■ Given task: From the data below, extract each line that contains the word "boarded", reproducing those lines verbatim and in their original order.

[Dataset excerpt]
START

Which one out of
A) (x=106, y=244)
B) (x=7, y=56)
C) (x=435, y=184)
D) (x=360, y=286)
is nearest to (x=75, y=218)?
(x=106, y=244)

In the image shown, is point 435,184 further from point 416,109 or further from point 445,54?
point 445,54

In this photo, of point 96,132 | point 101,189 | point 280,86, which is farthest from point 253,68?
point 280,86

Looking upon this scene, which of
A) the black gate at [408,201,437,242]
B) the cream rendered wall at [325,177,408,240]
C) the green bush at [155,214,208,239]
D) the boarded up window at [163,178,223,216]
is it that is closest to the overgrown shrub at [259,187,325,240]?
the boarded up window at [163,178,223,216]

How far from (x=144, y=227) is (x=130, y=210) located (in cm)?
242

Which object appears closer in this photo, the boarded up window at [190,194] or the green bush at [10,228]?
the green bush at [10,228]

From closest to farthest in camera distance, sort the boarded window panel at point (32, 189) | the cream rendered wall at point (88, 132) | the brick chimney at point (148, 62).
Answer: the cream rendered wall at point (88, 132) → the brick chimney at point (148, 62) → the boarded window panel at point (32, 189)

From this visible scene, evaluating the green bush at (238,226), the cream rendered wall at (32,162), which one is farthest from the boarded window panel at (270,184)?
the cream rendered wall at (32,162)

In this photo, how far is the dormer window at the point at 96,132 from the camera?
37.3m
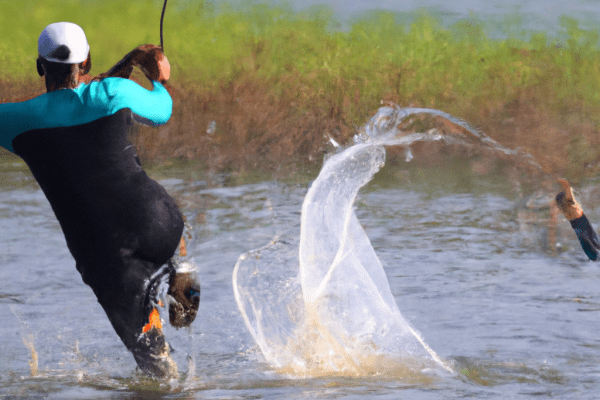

END

■ Response below:
D) the boarded up window at [163,178,223,216]
the boarded up window at [163,178,223,216]
Which object appears closer in this photo, the boarded up window at [190,194] or the green bush at [10,228]?
From closest to farthest in camera distance, sort the boarded window panel at point (32, 189) | the cream rendered wall at point (88, 132) | the brick chimney at point (148, 62).
Answer: the cream rendered wall at point (88, 132) → the brick chimney at point (148, 62) → the boarded window panel at point (32, 189)
From this visible scene, evaluating the green bush at (238,226), the cream rendered wall at (32,162), which one is farthest from the boarded window panel at (270,184)?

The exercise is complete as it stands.